**ZADANIA DO WYKONANIA**
**a)** Oceń, czy stwierdzenia (i), (ii) i (iii) zgadzają się z rozmową o fotografowaniu, i przy każdym podaj dosłowny cytat, który o tym przesądza. (i) W pierwszej wypowiedzi ktoś pisze, że skupiając się na modelu, przestaje zwracać uwagę na własną pozycję. (ii) Jedna z osób przyznaje, że przy braku weny fotografuje innych fotografujących. (iii) Ostatni rozmówca zaleca noszenie aparatu na pasku.
**b)** Kontynuuj rozmowę o fotografowaniu od miejsca, w którym się kończy.

**FRAGMENT DOKUMENTU**
Ja chyba już przestałam mieć świadomość jak wygląda moja pozycja, tak się skupiam na modelu, że latam gdzie popadnie, a i figury różne wyprawiam:-)
Wersja do druku
Ja chyba już przestałam mieć świadomość jak wygląda moja pozycja, tak się skupiam na modelu, że latam gdzie popadnie, a i figury różne wyprawiam:-)
hihi
nie dziwie się więc osobnikowi z telefonem ;)
bo czasem przy braku weny pstrykam pstrykających ;)
pozdrawiam
Z jakim telefonem..?
co do paska to ja uwazam ze lepiej go wogle nie miec , a aparat trzymac w torbie , a gdy chcesz zdjecie zrobic wtedy wyjmujesz :) paski czesto sie odczepiaja od aparatu :(
ja w kazdym badzrazie jestem przeciwny paskom :)

**DOSTARCZONE INFORMACJE**
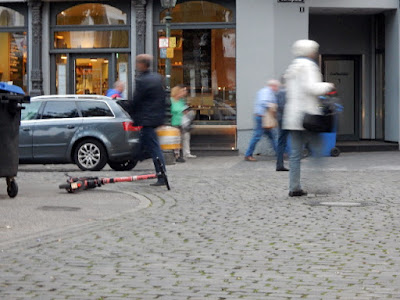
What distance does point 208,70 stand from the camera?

**ODPOWIEDZI PONIŻEJ**
**a)**
(i) Tak: „Ja chyba już przestałam mieć świadomość jak wygląda moja pozycja, tak się skupiam na modelu”.
(ii) Tak: „bo czasem przy braku weny pstrykam pstrykających”.
(iii) Nie: „ja w kazdym badzrazie jestem przeciwny paskom”.

**b)**
ja jestem za paskami biorąc pod uwagę w jaki kraju się zyje, bo wyrwac z ręki aparat jest trudniej
[offtop]
Ciekawa teoria. A moze podeprzec ja jakims praktycznym doswiadczeniem? Ile razy tobie lub twoim bezposrednim znajomym (czyli "kolega od kolegi uslyszal ze jego znajomemu..." odpada) sie odpial?
Jak juz prawie 4 lata nosze aparat glownie na pasku i to z naprawde ciezkimi lufami - zero problemow, zero stresu by sie odpial. Moze kwestia odpowiedniego zalozenia paska (znaczy zgodnie z rysunkiem w instrukcji a nie z wlasnym widzimisie ;) ).
mnie też sie nigdy nie odpiął
Zaczelam sie ostatnio wahac, czy nie wygladam przypadkiem smiesznie z ogromnym kapeluszem jaki to dostalam na Swieta (prezentow sie nie odmawia),chinskiej produkcji dyfuzorem na moja nowa lampe 580EX II.
Ponizej prezentuje zdjecie misy:
Co o tym myslicie w kwestii funkcjonalnosci i wygladu? Mam roznokolorowe nakladki oprocz przezroczystej, ale zauwazylam, ze daje to efekt jakbym zmienila temperature barwowa w aparacie..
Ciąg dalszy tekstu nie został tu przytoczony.